=== EXTRACT PROVIDED ===

As we noted in our Dec. 19, 2018, blog article, there were three arbitration cases involving the Federal Arbitration Act (FAA), all argued in October 2018, pending on the Court’s docket. Now, in a unanimous opinion written by Justice Brett Kavanaugh, Henry Schein, Inc. v. Archer & White Sales, Inc., No. 17-1272 (Jan. 8, 2019), has been decided. And as we sensed based on the oral argument, there was not much sympathy for the “wholly groundless” exception to the contractual delegation of arbitrability questions to an arbitrator.
Indeed, in a straightforward analysis, the opinion rejected the wholly groundless exception as “inconsistent with the statutory text” of the FAA and Court precedent. Moreover, the Fifth Circuit decision confused the “question of who decides arbitrability” with the related but distinct question of “who prevails on arbitrability.” Finally, when the parties’ agreement “delegates the arbitrability question to an arbitrator, the courts must respect the parties’ decision as embodied in that contract.” Slip op. at 8. (Emphasis added.) Even though this decision arose from an antitrust dispute, it applies equally to employment law.

=== EXTRACTED MATERIAL ===

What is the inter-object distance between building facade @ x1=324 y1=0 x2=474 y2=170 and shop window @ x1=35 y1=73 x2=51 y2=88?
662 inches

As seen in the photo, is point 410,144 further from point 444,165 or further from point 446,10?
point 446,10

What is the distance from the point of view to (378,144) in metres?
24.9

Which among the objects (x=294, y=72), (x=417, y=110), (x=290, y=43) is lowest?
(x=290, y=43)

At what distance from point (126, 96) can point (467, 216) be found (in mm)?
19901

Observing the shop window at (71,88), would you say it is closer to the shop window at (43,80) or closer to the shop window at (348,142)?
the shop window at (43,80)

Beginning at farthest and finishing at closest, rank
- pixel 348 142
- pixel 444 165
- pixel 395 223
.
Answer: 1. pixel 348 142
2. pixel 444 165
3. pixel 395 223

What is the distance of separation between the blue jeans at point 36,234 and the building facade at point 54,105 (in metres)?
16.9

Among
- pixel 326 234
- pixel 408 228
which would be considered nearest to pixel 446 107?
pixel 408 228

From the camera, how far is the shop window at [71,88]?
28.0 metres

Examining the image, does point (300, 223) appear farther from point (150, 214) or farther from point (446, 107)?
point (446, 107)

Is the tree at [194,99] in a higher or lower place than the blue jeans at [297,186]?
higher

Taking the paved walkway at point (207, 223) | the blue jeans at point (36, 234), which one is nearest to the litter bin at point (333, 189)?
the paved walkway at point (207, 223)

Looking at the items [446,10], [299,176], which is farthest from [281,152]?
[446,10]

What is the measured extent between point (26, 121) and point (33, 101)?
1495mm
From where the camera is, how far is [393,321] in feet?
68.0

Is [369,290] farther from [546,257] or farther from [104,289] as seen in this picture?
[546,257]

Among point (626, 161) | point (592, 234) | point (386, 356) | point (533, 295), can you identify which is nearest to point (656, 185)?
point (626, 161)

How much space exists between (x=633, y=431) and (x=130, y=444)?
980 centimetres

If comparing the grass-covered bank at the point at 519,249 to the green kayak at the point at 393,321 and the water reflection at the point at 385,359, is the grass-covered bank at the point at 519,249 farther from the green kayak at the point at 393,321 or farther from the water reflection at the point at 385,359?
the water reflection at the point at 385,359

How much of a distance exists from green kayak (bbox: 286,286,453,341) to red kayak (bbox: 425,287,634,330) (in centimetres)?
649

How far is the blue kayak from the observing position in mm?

===

# REQUIRED WORK
List every phrase or passage that the text on the Henry Schein arbitration ruling places in quotation marks, in the order they appear.

# REPLY TO THE TASK
1. “wholly groundless”
2. “inconsistent with the statutory text”
3. “question of who decides arbitrability”
4. “who prevails on arbitrability.”
5. “delegates the arbitrability question to an arbitrator, the courts must respect the parties’ decision as embodied in that contract.”